*** SOURCE TEXT

The Jakarta Post
Just relax: Ferial Afiff presents Refreshing, which features four online masseuses who massage their clients. The performance reminds people to regularly get some relaxation. (JP/Bambang Muryanto)
This New Year brings a new studio for Teater Garasi (Garasi Performance Institute), which is located in Nitiprayan art village, Yogyakarta. The troupe has renovated its rear storehouse into a new studio measuring 8 meters by 7 m to further support the theater group’s new artistic achievements.
Set up in 1993, Teater Garasi has been one of Indonesia’s major theater troupes. In 2013, the Netherlands Prince Claus Fund granted the Prince Claus Award to this group for its innovative work, celebrating Indonesian pluralism and promoting performance art in Southeast Asia.
Teater Garasi director Yudi Ahmad Tajudin said the new studio’s construction was funded by the Creative Economic Agency (Bekraf).
“Bekraf has a program for revitalization of creative art infrastructure and facilities. Our proposal was accepted,” he told The Jakarta Post on Sunday.
The launch of the studio is celebrated with a thanksgiving week themed Buka Studio, 7 Hari 7 Malam Jalan Tikus (Studio Opening, 7 Days and Nights on Rat Tracks), lasting from Jan. 14 to 20, which Yudi described as a very important moment in the troupe’s journey for novel artistic attainments.
“Rat tracks are the curatorial language for this event,” he said.
He said the term refers to alternative roads that are valued for how they solve the problem of road congestion, thus representing the creativity of citizens.

******

SHORT EXERCISE A. Reproduce word for word the rows starting with the line containing "With reference to" and going on through the line containing "1200 centimetres", leaving any pictures out.
The Teater Garasi article and the rows that follow it are unrelated material.

*** INPUT ROWS

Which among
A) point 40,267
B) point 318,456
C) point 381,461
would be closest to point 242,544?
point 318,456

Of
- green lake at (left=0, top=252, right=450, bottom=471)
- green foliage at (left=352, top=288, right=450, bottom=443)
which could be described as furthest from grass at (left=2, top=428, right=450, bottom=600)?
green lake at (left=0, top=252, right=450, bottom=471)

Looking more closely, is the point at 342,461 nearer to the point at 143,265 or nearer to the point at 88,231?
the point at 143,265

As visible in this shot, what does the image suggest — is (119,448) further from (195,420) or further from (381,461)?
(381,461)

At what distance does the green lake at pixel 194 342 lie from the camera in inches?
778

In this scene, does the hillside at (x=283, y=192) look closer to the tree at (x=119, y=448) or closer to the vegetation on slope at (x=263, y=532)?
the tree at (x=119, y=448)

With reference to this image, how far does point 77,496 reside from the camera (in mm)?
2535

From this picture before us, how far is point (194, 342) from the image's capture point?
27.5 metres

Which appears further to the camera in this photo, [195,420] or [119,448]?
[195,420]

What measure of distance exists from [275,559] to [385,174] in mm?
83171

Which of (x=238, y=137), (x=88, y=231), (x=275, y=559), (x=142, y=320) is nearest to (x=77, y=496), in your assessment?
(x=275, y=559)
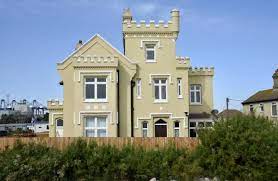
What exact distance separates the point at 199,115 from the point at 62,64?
1200 centimetres

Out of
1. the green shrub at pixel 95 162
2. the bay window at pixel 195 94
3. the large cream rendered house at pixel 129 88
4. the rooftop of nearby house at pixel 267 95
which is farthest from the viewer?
the rooftop of nearby house at pixel 267 95

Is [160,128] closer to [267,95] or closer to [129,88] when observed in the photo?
[129,88]

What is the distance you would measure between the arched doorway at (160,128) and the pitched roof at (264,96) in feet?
67.3

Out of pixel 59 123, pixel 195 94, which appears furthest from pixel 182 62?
pixel 59 123

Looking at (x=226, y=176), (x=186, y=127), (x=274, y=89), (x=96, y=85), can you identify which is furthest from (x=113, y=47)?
(x=274, y=89)

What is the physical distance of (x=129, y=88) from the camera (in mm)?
32906

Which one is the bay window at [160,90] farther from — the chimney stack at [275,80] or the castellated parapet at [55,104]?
the chimney stack at [275,80]

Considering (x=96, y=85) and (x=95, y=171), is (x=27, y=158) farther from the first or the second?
(x=96, y=85)

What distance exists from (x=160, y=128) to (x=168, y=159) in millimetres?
14896

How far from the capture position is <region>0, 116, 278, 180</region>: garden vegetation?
1750 cm

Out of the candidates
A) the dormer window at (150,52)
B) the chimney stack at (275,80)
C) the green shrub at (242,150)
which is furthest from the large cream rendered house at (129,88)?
the chimney stack at (275,80)

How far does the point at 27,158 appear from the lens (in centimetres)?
1791

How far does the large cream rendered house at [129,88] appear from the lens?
103ft

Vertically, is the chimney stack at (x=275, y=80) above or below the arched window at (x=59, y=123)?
above
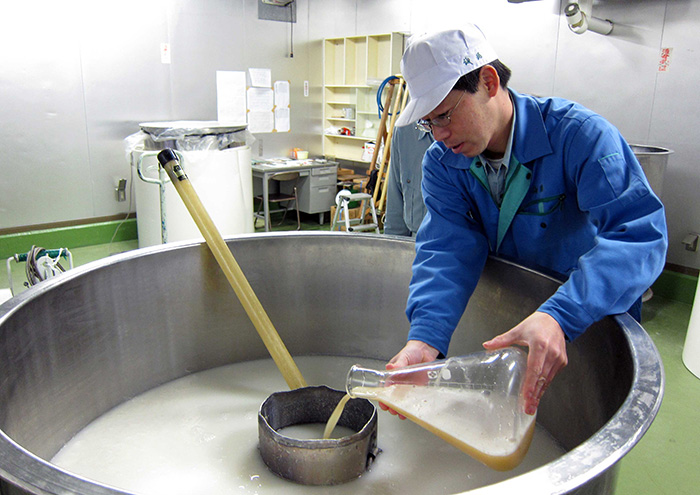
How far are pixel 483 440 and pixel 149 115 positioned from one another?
4411mm

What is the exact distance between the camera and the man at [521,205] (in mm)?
992

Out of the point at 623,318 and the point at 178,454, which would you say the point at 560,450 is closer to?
the point at 623,318

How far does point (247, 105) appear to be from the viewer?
5180 mm

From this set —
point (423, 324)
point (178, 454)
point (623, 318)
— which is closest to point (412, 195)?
point (423, 324)

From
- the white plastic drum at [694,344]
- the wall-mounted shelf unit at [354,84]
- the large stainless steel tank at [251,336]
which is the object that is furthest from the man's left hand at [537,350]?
the wall-mounted shelf unit at [354,84]

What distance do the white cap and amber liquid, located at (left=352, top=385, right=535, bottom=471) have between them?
55 cm

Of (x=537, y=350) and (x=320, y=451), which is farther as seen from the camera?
(x=320, y=451)

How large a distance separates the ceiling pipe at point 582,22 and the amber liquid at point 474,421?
3.27 metres

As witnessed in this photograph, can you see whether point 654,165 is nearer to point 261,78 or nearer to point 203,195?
point 203,195

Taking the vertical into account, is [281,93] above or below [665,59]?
below

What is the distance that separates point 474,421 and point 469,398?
37 mm

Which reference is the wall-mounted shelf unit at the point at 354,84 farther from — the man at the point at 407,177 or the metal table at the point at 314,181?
the man at the point at 407,177

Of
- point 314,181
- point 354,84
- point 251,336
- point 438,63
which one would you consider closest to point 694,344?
point 251,336

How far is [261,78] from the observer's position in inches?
205
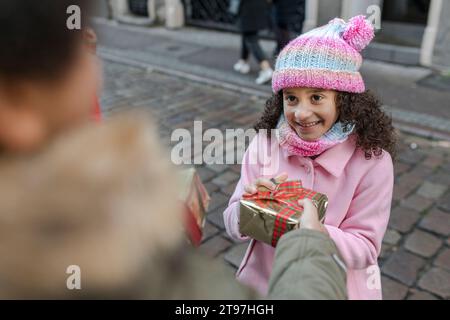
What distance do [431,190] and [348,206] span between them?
7.98 feet

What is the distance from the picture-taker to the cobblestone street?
2.83m

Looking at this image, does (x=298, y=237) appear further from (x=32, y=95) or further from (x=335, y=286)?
(x=32, y=95)

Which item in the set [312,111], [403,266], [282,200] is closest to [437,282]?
[403,266]

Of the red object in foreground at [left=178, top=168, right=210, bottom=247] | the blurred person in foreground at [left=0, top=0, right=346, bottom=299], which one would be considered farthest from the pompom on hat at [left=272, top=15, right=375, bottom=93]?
the blurred person in foreground at [left=0, top=0, right=346, bottom=299]

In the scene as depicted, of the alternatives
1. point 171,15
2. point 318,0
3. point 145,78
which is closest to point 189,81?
point 145,78

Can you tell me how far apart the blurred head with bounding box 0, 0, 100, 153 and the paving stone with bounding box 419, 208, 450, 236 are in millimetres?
3081

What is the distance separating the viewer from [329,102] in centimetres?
172

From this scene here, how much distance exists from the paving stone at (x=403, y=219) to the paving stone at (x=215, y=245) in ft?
4.04

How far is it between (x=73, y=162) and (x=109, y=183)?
0.06 metres

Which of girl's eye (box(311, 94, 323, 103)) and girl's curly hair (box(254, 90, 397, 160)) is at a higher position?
girl's eye (box(311, 94, 323, 103))

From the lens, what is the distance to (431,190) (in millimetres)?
3748

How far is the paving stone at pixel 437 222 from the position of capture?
3229mm

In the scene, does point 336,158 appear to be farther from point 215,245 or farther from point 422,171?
point 422,171

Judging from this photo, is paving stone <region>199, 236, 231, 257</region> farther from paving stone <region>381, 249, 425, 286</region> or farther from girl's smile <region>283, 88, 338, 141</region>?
girl's smile <region>283, 88, 338, 141</region>
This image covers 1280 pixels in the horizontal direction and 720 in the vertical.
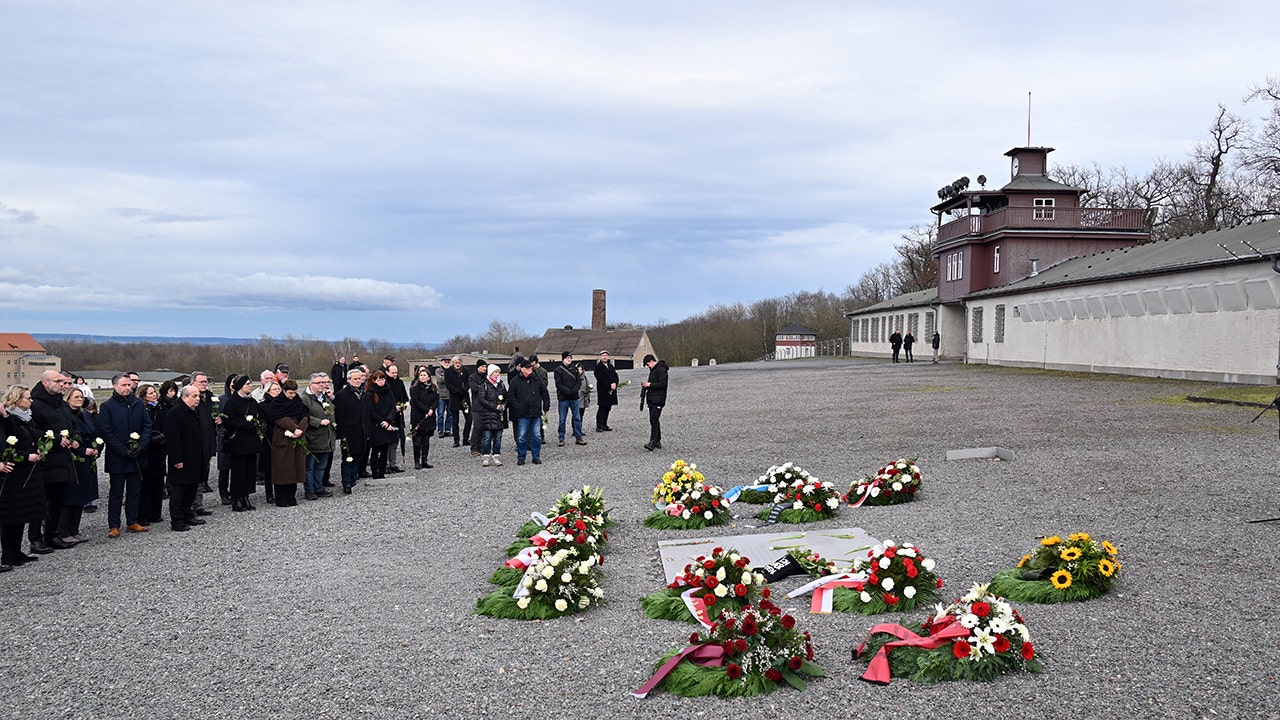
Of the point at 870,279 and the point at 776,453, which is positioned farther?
the point at 870,279

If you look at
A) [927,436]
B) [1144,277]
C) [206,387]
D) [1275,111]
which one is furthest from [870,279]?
[206,387]

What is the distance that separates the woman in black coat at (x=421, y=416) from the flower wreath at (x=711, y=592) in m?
9.62

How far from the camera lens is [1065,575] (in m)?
7.02

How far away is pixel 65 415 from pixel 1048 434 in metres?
15.1

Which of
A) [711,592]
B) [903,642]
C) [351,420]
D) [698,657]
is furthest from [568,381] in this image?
[903,642]

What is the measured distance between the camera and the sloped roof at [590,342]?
275ft

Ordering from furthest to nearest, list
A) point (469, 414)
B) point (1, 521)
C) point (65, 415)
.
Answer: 1. point (469, 414)
2. point (65, 415)
3. point (1, 521)

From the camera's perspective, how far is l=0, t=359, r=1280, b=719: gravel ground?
5.49m

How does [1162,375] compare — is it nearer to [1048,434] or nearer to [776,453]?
[1048,434]

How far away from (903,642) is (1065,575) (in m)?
1.91

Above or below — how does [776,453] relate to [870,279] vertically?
below

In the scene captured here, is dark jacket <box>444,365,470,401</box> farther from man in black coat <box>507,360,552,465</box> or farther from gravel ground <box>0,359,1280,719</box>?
gravel ground <box>0,359,1280,719</box>

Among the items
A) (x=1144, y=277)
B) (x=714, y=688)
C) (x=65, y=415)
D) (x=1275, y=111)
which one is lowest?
(x=714, y=688)

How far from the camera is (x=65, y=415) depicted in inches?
411
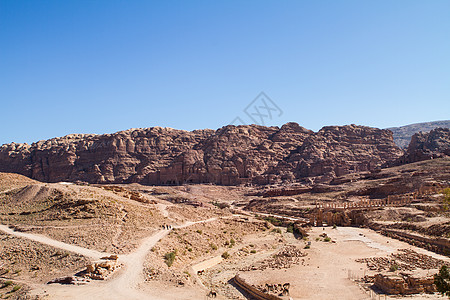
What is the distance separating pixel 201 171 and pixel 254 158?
56.8 ft

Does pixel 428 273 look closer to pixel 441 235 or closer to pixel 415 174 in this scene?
pixel 441 235

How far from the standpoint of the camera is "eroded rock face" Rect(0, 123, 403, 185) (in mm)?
104000

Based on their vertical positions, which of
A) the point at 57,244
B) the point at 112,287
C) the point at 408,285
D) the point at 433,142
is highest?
the point at 433,142

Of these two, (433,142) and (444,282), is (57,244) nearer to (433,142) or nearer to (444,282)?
(444,282)

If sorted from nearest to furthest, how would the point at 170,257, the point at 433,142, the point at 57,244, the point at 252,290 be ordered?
the point at 252,290 < the point at 57,244 < the point at 170,257 < the point at 433,142

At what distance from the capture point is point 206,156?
110812mm

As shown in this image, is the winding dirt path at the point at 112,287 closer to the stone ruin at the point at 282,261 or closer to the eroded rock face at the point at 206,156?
the stone ruin at the point at 282,261

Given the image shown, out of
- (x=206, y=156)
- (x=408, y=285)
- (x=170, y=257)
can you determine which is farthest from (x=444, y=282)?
(x=206, y=156)

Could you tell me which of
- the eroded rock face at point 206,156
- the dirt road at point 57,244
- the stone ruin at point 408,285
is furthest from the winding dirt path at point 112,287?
the eroded rock face at point 206,156

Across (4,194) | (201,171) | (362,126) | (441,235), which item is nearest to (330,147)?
(362,126)

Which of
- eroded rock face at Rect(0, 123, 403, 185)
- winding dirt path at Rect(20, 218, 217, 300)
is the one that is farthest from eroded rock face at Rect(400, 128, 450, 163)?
winding dirt path at Rect(20, 218, 217, 300)

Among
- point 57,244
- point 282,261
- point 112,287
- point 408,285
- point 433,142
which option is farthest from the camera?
point 433,142

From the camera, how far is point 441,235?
2917 centimetres

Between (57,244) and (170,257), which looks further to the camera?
(170,257)
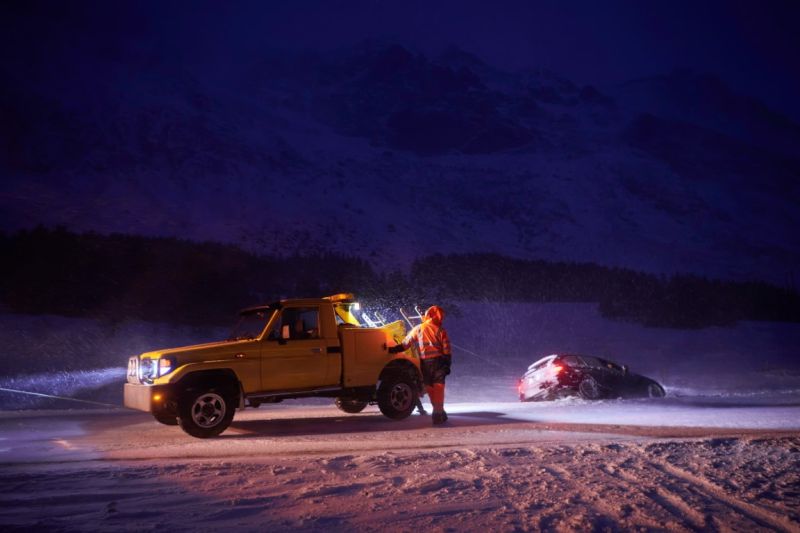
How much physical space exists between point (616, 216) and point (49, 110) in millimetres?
44373

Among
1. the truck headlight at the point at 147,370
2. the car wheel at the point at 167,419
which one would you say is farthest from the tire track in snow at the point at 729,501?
the car wheel at the point at 167,419

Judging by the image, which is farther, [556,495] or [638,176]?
[638,176]

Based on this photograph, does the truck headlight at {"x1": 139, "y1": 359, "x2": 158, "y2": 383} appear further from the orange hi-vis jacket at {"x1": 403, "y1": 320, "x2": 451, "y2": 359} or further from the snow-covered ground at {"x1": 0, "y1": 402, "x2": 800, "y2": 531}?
the orange hi-vis jacket at {"x1": 403, "y1": 320, "x2": 451, "y2": 359}

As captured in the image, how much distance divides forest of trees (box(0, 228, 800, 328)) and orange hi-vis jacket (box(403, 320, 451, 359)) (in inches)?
667

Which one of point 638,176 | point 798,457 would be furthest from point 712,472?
point 638,176

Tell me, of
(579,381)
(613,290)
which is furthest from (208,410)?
(613,290)

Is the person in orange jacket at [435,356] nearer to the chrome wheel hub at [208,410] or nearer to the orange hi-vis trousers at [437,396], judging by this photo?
the orange hi-vis trousers at [437,396]

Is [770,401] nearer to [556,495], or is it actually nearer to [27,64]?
[556,495]

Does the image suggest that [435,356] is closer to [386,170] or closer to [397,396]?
[397,396]

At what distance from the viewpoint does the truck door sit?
36.1 feet

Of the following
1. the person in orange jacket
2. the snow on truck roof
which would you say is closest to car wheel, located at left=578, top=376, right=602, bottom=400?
the person in orange jacket

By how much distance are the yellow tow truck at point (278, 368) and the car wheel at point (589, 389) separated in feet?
17.0

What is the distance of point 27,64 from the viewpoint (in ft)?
196

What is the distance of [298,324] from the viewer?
37.2ft
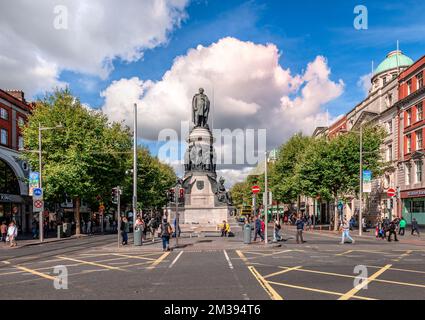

******

SHORT EXERCISE B. Quote the Teater Garasi article exactly, starting with "Teater Garasi director" and going on through "Post on Sunday.".

TASK RESPONSE A.
With reference to this image, how far does point 77,496 reside from the camera (in mm)?
2535

From this picture before us, how far is point (194, 342) from the image's capture point?
27.5 metres

Which appears further to the camera in this photo, [195,420] or [119,448]?
[195,420]

What measure of distance exists from [275,559] to [385,174] in mm?
83171

Which of (x=238, y=137), (x=88, y=231), (x=275, y=559), (x=142, y=320) is nearest to (x=77, y=496), in your assessment?
(x=275, y=559)
What exact distance separates the point at 199,115 from the point at 62,64?
1200 centimetres

TASK RESPONSE B.
Teater Garasi director Yudi Ahmad Tajudin said the new studio’s construction was funded by the Creative Economic Agency (Bekraf).
“Bekraf has a program for revitalization of creative art infrastructure and facilities. Our proposal was accepted,” he told The Jakarta Post on Sunday.